While the media ignores it, thousands of people are protesting yet another massive pipeline today – this time the Dakota Access Pipeline.
From the Bakken fracked oil fieds in North Dakota, the $3.8 billion pipeline would travel 1,168 miles through South Dakota, Iowa, and Illinois and under the Missouri River – just upstream from Standing Rock Sioux’s drinking water supply. Up to 570,000 barrels of volatile fracked oil would course through every day on its way to an Illinois distribution hub.
From there, trains carry it to East Coast refineries and it connects with Continental Resources’s Energy Transfer Crude Oil Pipeline (ETCOP) line, which travels 750 miles to a refinery along the Texas Gulf.
Incredibly, this network would carry over 50% of North Dakota’s current oil production.
Similar in length and density to the rejected Keystone pipeline, the inevitable ruptures and spills put tribal land, wildlife habitat, water resources and farms at risk. It cuts through ancestral lands of Standing Rock Sioux and within half a mile of their reservation. And it keeps the US addicted to fossil fuels.
How much fossil fuels? It will equal the annual emissions of 30 coal plants (21.4 million cars), says Oil Change International, when you consider the lifecycle of the oil – producing, transporting, processing and burning it – making it impossible to meet the goals the US committed to in the Paris Climate Agreement.
“The Dakota Access pipeline would be with us decades into the future,” says Lorne Stockman at Oil Change International. “Once built and operating, the economic incentives to keep it going will be hard to overcome.” Those emissions are unacceptable 20, 30 or 40 years from now, he says.
Using a pipeline to transport oil costs half that of by train, giving producers more incentive to open new wells. And after spending billions to build it, the incentives are strong to keep the oil flowing.

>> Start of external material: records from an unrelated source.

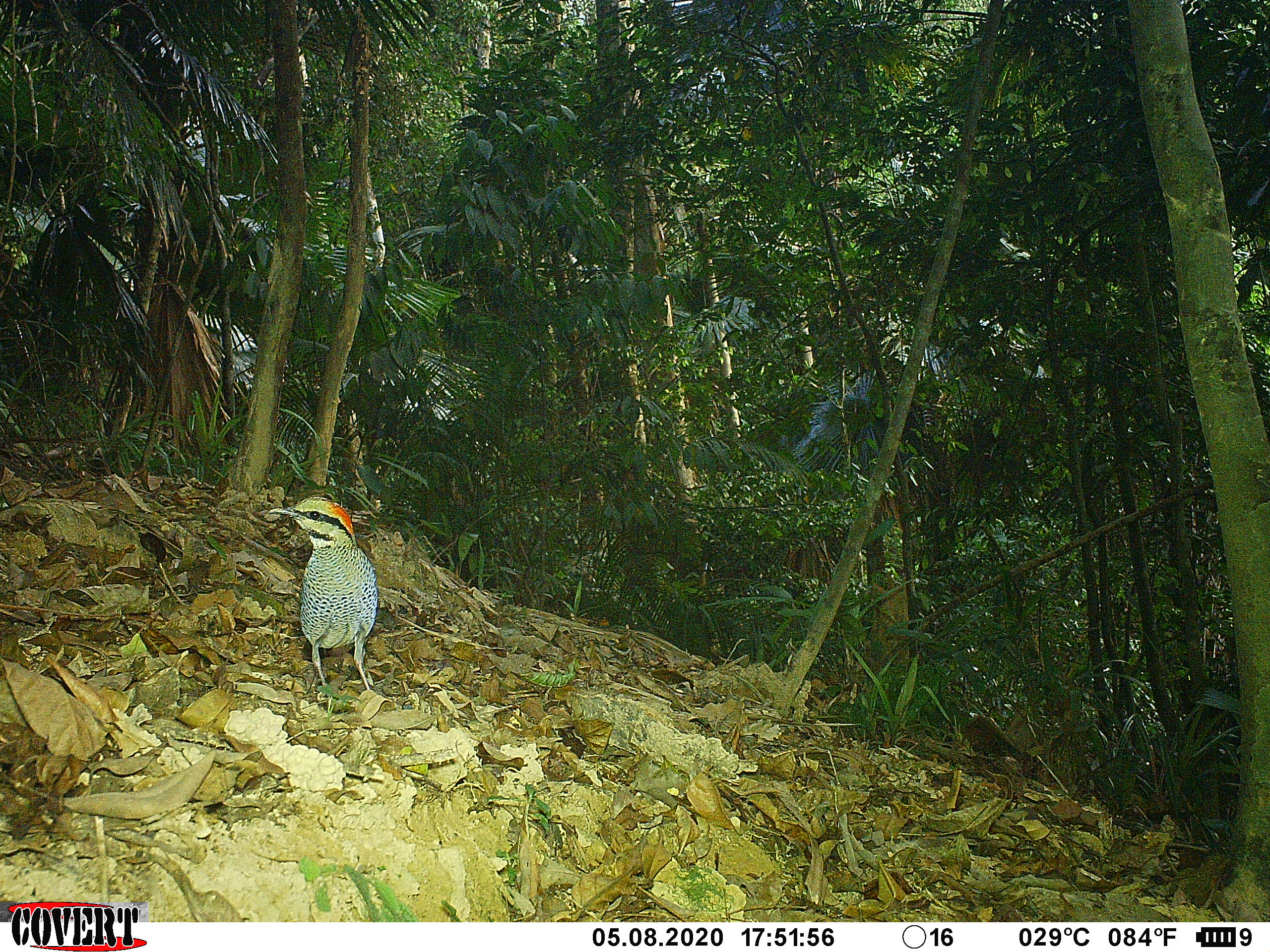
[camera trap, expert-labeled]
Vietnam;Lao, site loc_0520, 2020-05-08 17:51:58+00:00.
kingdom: Animalia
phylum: Chordata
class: Aves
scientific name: Aves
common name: bird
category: unidentified bird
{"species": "unidentified bird (bird) (Aves)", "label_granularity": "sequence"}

Led by Native Americans, protests have been building since April. Over 200 tribes and supporters say they won’t leave until the pipeline is stopped for good.
A company called Energy Transfer Partners pushed it through without consulting native tribes and without an independent environmental review. The Army Corp of Engineers approved it using the company’s environmental analysis.
Protesters halted construction last month and clashed again September 3, when sacred sites were bulldozed.
President Obama (and Hillary Clinton) have been silent despite the outcry, but when a judge wouldn’t halt the pipeline, the Obama Administration stepped in and pulled the final permit last week.
The Departments of Justice, Interior and Army intervened with an unprecedented joint statement, saying they pulled the permit while it decides whether the project needs a tougher environmental review. The approval process for this kind of infrastructure may need a national overhaul, they say, and they plan to formally consult with tribes this fall on how to make sure they have meaningful input on projects that impact them.
Sign the petition against the pipeline.
How It Happened
Construction is almost half complete and oil is scheduled to start flowing in January. In mid-August, the Army Corp of Engineers gave 48 hours notice to Standing Rock Sioux tribe that construction would begin under the Missouri River.
Dakota Access was approved through the “Nationwide Permit 12” process, which allows pipeline projects to be fast-tracked without environmental review. Oil companies get out of environmental reviews because the pipeline is treated as thousands of small, individual projects.
The tribe is suing the Army Corps because of the pipeline’s potential to leak and pollute their water resources. In March, the EPA urged the Corps to find another route and to do an environmental analysis.
A dozen people have been arrested including Green Party presidential candidate Jill Stein. Bernie Sanders asked the Obama Administration to block the pipeline and introduced an amendment in the Senate to slow down construction.
“It is unfortunate the corporate world chooses to ignore the millions of people and hundreds of tribal nations who stand in opposition to the destruction of our lands, resources, waters and sacred sites,” says Dave Archambault II, Chair of Standing Rock Sioux Tribe. While the bottom line for Energy Transfer Partners is money, the bottom line for Standing Rock Sioux Tribe is and will always be protecting our lands, people, water and sacred sites, he says.
The Trump Connection
Much of the oil that flows through the pipeline is from Continental Resources, whose CEO Harold Hamm is Trump’s energy adviser. If Trump is elected, he could well be appointed Secretary of Energy.
Another petition calls on President Obama to cancel oil and gas sale leases on public lands, including Bakken – the source of the oil for the Dakota Access Pipeline.